El arzobispo de Antequera Oaxaca, Pedro Vázquez Villalobos, instó este domingo a los fieles a practicar la generosidad diaria sin esperar recompensa y a aceptar la cruz personal con amor, siguiendo el ejemplo de Jesús. Durante la misa en la catedral metropolitana, el prelado subrayó que Dios bendice al corazón generoso y rechazó cualquier trato condicionado: “La generosidad se vive y punto”.

Esta llamada adquiere relevancia en un estado donde la fe católica convive con tradiciones festivas intensas. Vázquez Villalobos recordó que el amor a Dios no implica descuidar a la familia; al contrario, lo potencia.
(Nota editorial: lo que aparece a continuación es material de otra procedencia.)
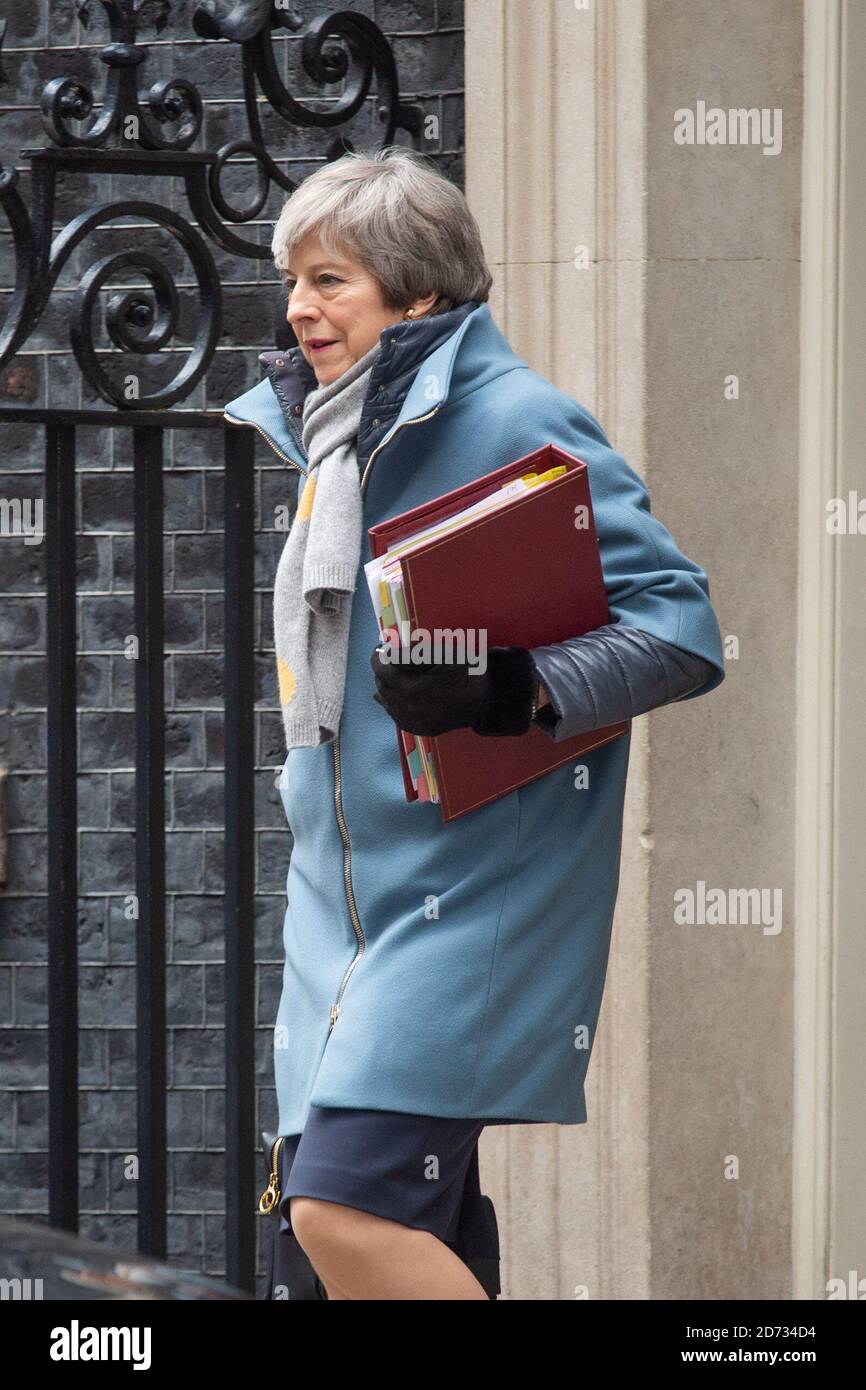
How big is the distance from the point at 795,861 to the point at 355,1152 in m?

El mensaje busca contrarrestar la tendencia a negociar con lo divino y devolver la generosidad al plano cotidiano y desinteresado.
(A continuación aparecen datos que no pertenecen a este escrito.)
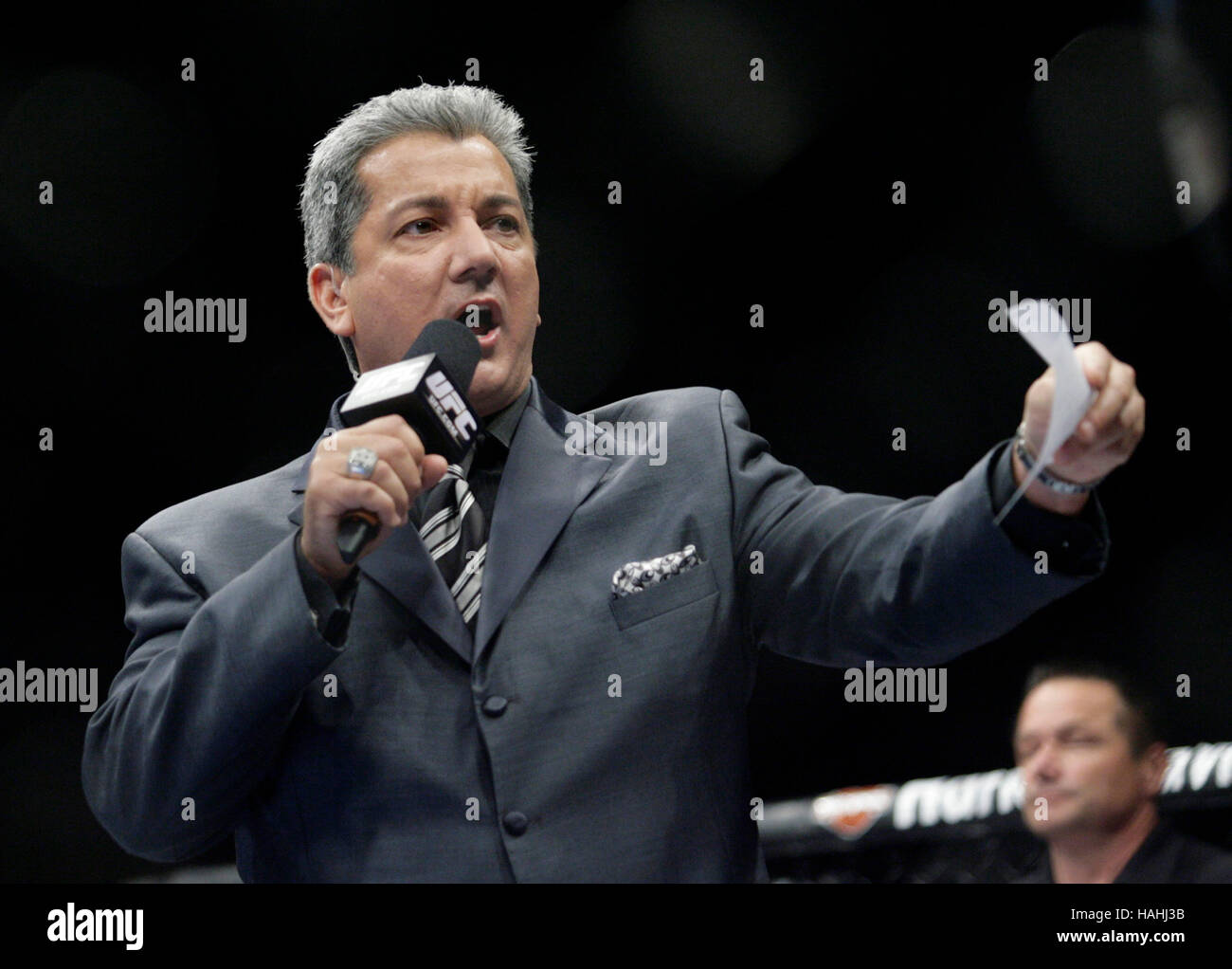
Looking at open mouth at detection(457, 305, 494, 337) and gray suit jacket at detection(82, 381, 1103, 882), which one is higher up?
open mouth at detection(457, 305, 494, 337)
Cargar la cruz sin reclamos
Sobre el sufrimiento, el arzobispo pidió no rechazar la cruz, sino encauzarla con utilidad y gratitud cuando Dios alivia la carga. Criticó las quejas constantes y recordó que Jesús se ofreció voluntariamente por amor, sin renegar. El enfoque transforma el dolor individual en acto de discipulado coherente.
Guelaguetza sin perder el centro
Ante las próximas fiestas de Guelaguetza, el arzobispo advirtió que el “mucho ruido” de julio no debe apagar la presencia de Dios en el corazón. Invitó a gozar las celebraciones sin perder la dimensión espiritual, un equilibrio que la Iglesia local considera necesario en un mes de alta visibilidad cultural y turística.
El llamado del arzobispo resume una pastoral práctica: generosidad concreta, aceptación serena del sufrimiento y fidelidad interior en medio del bullicio festivo. Su intervención conecta la doctrina con el ritmo anual de Oaxaca y ofrece una brújula ética para los creyentes en tiempos de celebración colectiva.